Researchers at the University of North Carolina Lineberger Comprehensive Cancer Center report in the journal Cell Reports that certain short, repetitive sequences of DNA, or “junk,” play an important role in the development of Ewing sarcoma, a rare bone and soft tissue cancer that occurs most commonly in children and adolescents.
“Some people may still think of these non-coding sequences as junk; that they don’t really do anything but act as hangers-on to the more famous parts of the genome,” said the study’s senior author Ian J. Davis, MD, PHD, a pediatric oncologist and researcher at UNC Lineberger and the Denman Hammond Associate Professor in Childhood Cancer at the UNC School of Medicine. “But we found that repetitive elements contribute to cancer development for Ewing sarcoma based on traits that they share with immature cells.” Paper. (public access) – Nicholas C. Gomez et al.

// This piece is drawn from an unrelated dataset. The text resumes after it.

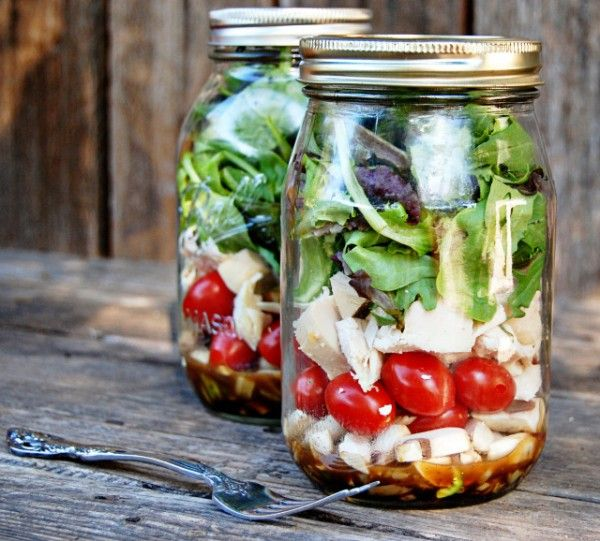 Salad to go! Just saw this on the cover of a Chatelaine magazine and thought it's worth sharing. A brilliant idea especially for people who work. You can prepare several salad jars over the weekend for a grab-and-go lunch for work days. If the ingredients are layered correctly the salad can stay fresh for up to 4 days.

Widespread Chromatin Accessibility at Repetitive Elements Links Stem Cells with Human Cancer. Cell Reports, November 2016 DOI: 10.1016/j.celrep.2016.10.011 More.
Obviously, junk does not have a “dark side,” unless you think that the stuff in your closet that you should have taken to the thrift will ambush you.
Seriously, a lot of time has been wasted on Darwinian claims about junk DNA. It is good we are now starting to get more of the real story, even the parts of it we don’t like.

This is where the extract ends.